For cancer survivors, taking oral medication may be more convenient than spending hours undergoing infusions, but it could come with trade-offs, according to a Michigan State University researcher and her colleagues.
By taking these oral medications, survivors may see their oncology teams less often, requiring them to deal with symptoms like fatigue, depression or skin rashes on their own. Unmanaged symptoms can result in cancer treatment interruptions or even lead to emergency room visits, said Alla Sikorskii, a professor in the MSU College of Osteopathic Medicine’s Department of Psychiatry.
Sikorskii and her collaborators have received a five-year, $3.2 million grant from the National Institutes of Health to provide cancer survivors with tools to manage their symptoms, improve their well-being and reduce costs associated with unscheduled health services, such as visits to the emergency department or urgent care.
Sikorskii will lead this project with Terry Badger from the University of Arizona’s College of Nursing and Tracy Crane from the University of Miami’s Department of Medical Oncology.
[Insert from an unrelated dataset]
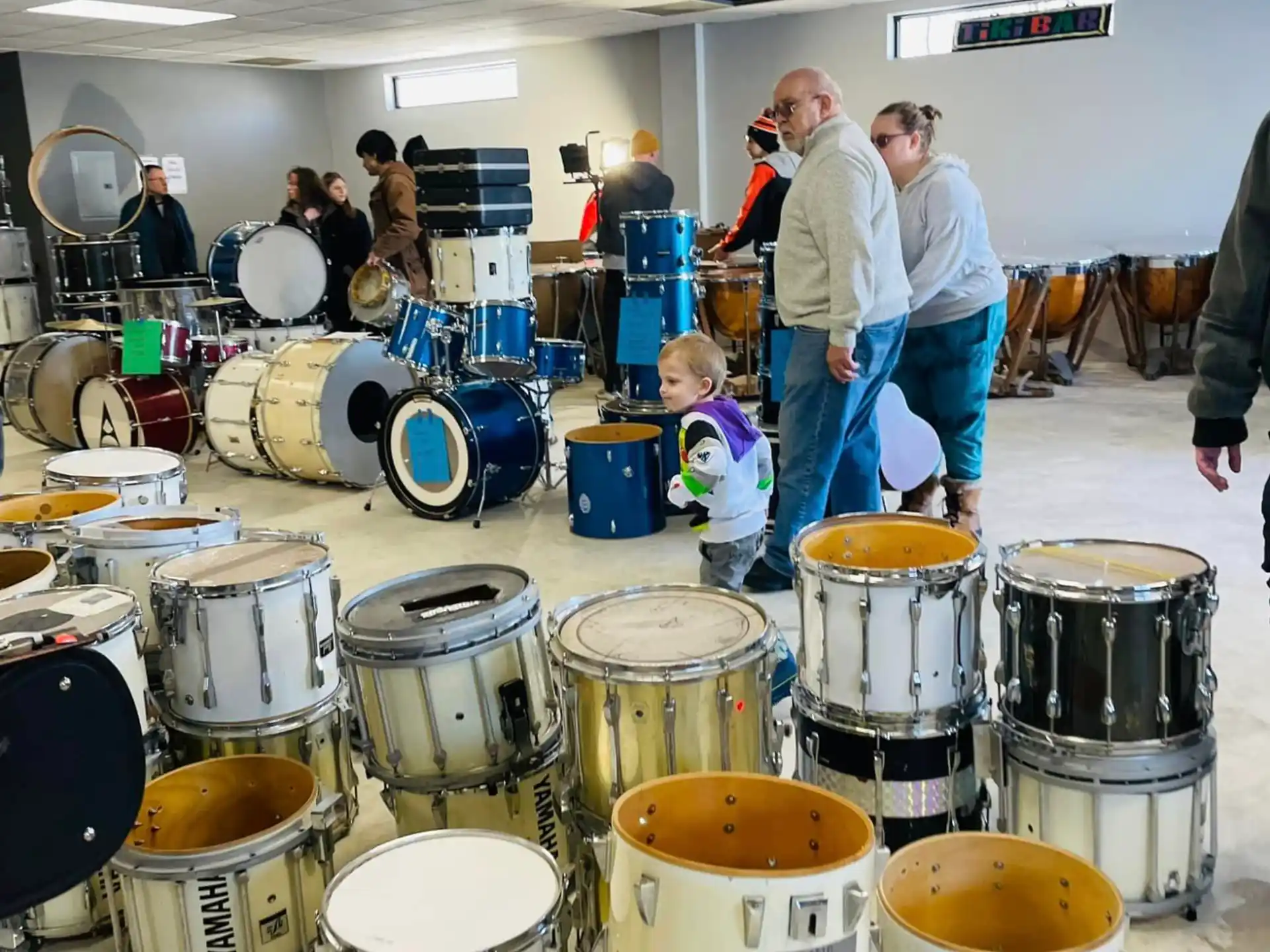 a group of people standing around a table with drums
The research will be done within the National Cancer Institute Community Oncology Research Program, or NCORP, which brings cancer clinical trials and care delivery studies into the communities where people with cancer receive their treatment.
“As survivors go through treatment, the ultimate goal is to beat cancer, however, survivors’ well-being during months and years of cancer treatment is very important,” Sikorskii said. “Managing symptoms can help people stay on treatment and out of the emergency department.”
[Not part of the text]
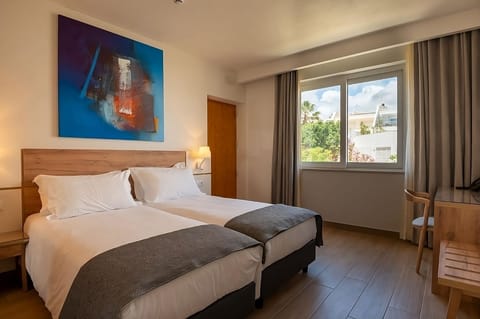 Recharge in twin beds beside bright windows and leafy outlook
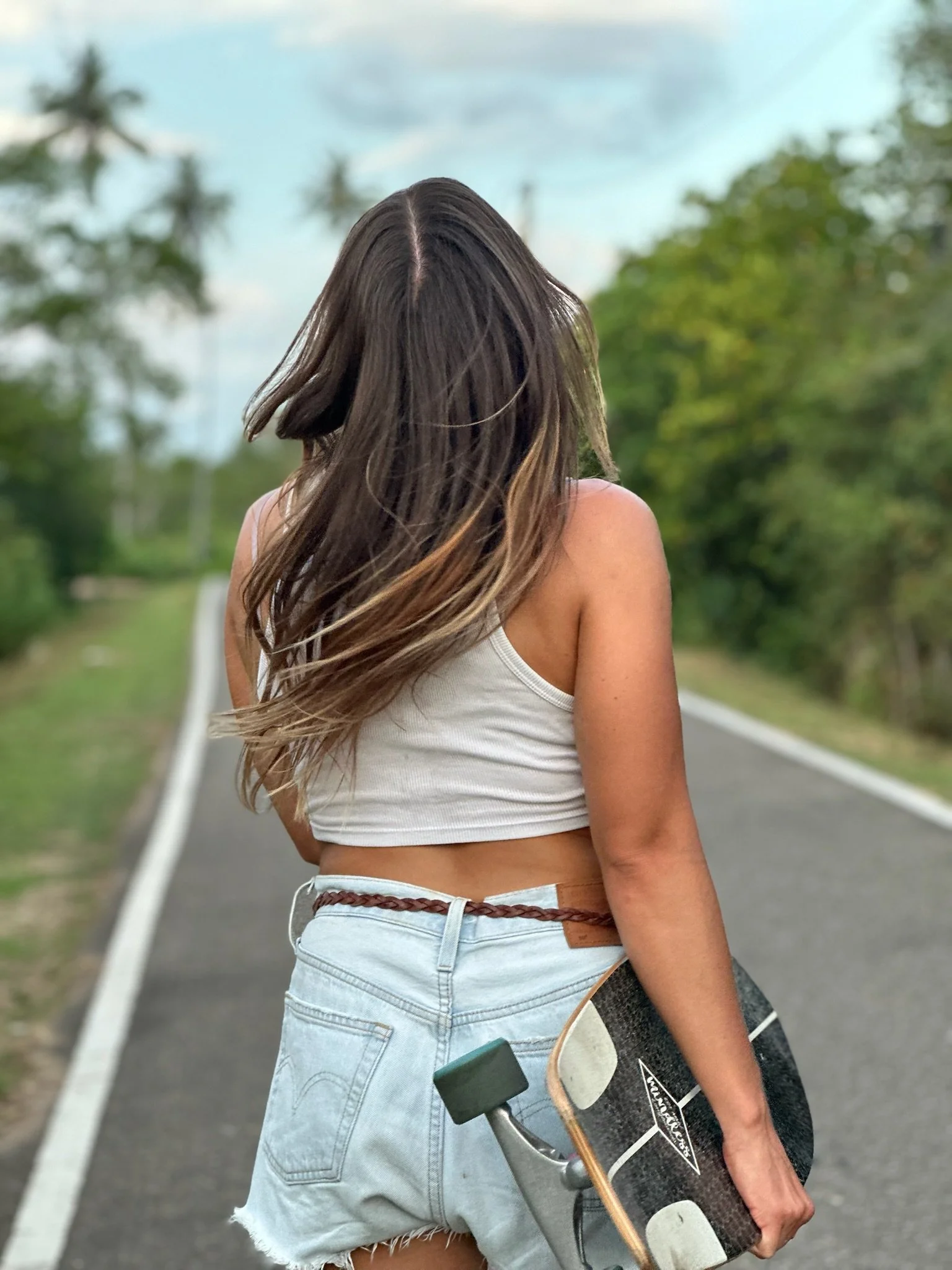 A woman with long, wavy hair wearing a white tank top and distressed denim shorts, holding a skateboard and another skateboard hanging from her hand on a paved road with greenery and palm trees in the background.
There are currently more than 50 U.S. Food and Drug Administration-approved oral anti-cancer agents, and their use is increasing. Many of the newer oral agents have long regimens and can cost $15,000 to $100,000 per year. Sikorskii noted that, in comparison, a course of traditional infusion chemotherapy for non-small cell lung cancer was estimated at around $9,449 per course, with three to six courses in the treatment.
Sikorskii added that to reduce the risk of treatment interruptions, symptom monitoring and management are necessary, but are not implemented routinely. Further, psychological distress, such as depressive and anxiety symptoms, can interfere with information processing and motivation, which may affect symptom self-management.
Adaptive intervention for managing symptoms
The research will include a randomized trial, during which all survivors will receive automated telephone monitoring of symptoms, and a weekly summary report will be sent to their health care providers. In the intervention group, the project will provide cancer survivors with a symptom self-management guide. When symptoms are elevated, cancer survivors can use self-management strategies from the guide. If depression or anxiety persists for at least two weeks, the survivor will receive interpersonal counseling intervention.
“We are aiming to address the gap between evidence-based and existing care delivery in the community oncology settings,” Sikorskii said. “This project provides scalable tools for symptom monitoring in oncology settings and engages people with cancer in symptom self-management, both of which are critical for optimal cancer care delivery.”
This study builds on three previous NIH R01 grants — a grant category that supports NIH mission-related health research and development — that established the efficacy of the self-management intervention for symptoms.
The project will progress in collaboration with NRG Oncology, a nonprofit organization committed to improving the lives of people with cancer by conducting practice-changing multi-institutional clinical and translational research.
The study team is supported by the NRG Cancer Care Delivery Research Committee and includes co-investigators from MSU: Jennifer Johnson, C.S. Mott Endowed Professor of Public Health in the Department of Public Health, and Charles Given, professor emeritus in the College of Nursing.